(Extracted data entries)

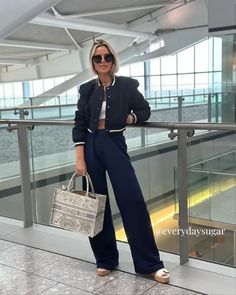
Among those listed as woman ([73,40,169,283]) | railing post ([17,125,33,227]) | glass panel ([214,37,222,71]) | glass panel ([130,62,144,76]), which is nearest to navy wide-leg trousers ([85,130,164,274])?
woman ([73,40,169,283])

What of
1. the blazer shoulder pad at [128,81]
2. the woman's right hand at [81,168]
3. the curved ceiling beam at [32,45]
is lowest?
the woman's right hand at [81,168]

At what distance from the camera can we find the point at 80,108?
9.12 ft

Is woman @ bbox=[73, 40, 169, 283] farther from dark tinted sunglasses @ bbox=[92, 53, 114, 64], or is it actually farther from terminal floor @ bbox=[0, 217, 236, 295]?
terminal floor @ bbox=[0, 217, 236, 295]

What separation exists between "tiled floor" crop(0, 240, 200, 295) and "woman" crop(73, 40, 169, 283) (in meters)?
0.13

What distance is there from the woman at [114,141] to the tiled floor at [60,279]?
0.13 meters

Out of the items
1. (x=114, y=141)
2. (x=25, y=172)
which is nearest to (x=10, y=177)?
(x=25, y=172)

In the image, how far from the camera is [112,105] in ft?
8.66

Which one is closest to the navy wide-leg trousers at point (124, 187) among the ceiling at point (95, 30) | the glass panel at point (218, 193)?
the glass panel at point (218, 193)

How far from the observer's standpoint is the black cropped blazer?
264 centimetres

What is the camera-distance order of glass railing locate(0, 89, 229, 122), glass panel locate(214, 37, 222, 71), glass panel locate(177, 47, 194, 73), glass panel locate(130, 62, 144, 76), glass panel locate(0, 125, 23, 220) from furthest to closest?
glass panel locate(130, 62, 144, 76) < glass panel locate(177, 47, 194, 73) < glass panel locate(214, 37, 222, 71) < glass railing locate(0, 89, 229, 122) < glass panel locate(0, 125, 23, 220)

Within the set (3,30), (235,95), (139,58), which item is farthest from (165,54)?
(3,30)

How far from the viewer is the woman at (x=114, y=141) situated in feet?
8.68

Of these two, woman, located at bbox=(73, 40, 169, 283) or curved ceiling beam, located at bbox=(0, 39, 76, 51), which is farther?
curved ceiling beam, located at bbox=(0, 39, 76, 51)

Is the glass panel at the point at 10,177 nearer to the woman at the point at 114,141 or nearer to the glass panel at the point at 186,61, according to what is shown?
the woman at the point at 114,141
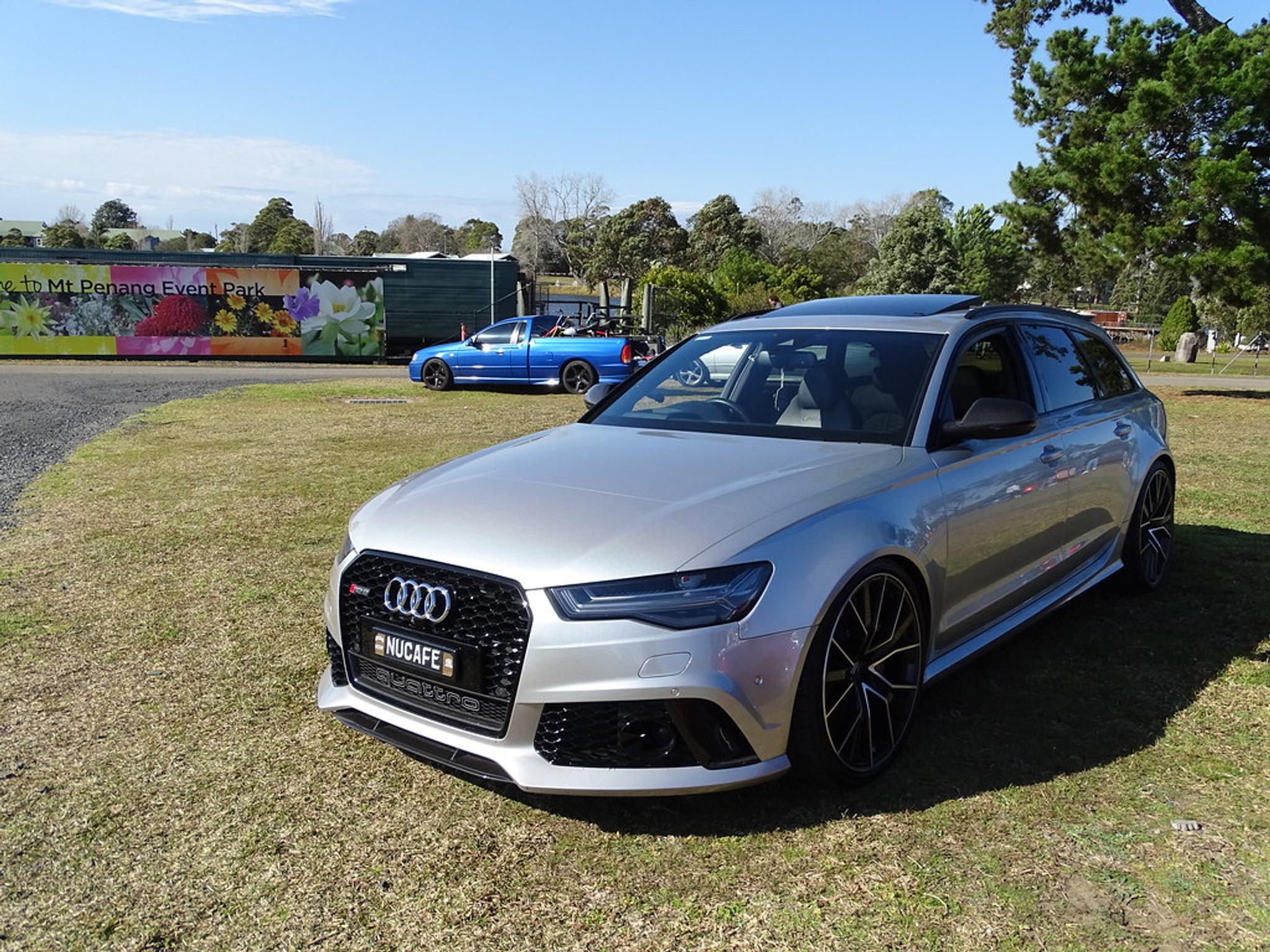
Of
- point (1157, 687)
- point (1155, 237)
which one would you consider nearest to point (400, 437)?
point (1157, 687)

◆ **Requirements**
Please count how many lines of the data above contain the word "floor", and reply with only the number.

◆ **Written answer**
4